*Work task*
Find and copy each line of the records where the string "HIKVISION" shows up.

*Provided records*
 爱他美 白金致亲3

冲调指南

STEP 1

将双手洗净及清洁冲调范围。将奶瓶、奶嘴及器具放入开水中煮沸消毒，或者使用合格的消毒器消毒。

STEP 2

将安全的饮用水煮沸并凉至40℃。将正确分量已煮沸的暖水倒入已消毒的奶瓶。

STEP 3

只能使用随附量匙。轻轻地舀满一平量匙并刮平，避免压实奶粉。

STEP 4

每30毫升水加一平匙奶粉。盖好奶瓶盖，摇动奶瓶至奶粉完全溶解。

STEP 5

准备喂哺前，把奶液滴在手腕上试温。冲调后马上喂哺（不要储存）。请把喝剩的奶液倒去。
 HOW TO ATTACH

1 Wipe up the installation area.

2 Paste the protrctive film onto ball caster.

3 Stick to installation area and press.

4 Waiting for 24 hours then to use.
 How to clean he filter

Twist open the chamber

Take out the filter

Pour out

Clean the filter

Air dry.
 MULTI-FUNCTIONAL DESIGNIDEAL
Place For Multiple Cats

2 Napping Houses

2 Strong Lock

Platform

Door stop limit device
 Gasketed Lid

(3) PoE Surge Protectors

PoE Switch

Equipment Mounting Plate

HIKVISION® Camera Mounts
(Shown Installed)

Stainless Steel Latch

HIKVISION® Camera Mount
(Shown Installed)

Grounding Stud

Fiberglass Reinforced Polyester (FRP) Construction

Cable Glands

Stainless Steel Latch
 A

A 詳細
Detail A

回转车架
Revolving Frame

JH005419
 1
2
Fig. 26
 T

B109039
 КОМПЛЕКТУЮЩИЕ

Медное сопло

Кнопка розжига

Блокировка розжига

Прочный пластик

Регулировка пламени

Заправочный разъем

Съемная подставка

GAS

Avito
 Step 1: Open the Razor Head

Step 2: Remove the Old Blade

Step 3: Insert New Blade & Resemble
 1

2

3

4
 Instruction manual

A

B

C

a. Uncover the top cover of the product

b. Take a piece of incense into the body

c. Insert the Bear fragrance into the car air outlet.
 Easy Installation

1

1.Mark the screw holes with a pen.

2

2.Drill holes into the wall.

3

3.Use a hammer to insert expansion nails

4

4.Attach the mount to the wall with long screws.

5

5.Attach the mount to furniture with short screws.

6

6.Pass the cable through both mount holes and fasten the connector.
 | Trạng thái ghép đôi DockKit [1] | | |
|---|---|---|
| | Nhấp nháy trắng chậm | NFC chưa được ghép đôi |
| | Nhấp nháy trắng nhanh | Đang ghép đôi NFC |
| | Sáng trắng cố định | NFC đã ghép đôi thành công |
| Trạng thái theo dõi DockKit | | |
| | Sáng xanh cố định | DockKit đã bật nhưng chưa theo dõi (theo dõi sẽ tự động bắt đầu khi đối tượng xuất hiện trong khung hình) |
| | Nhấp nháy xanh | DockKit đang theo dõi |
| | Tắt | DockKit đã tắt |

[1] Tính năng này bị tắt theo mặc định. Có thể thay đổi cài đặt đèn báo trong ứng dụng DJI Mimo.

*Answer section*
HIKVISION® Camera Mounts
HIKVISION® Camera Mount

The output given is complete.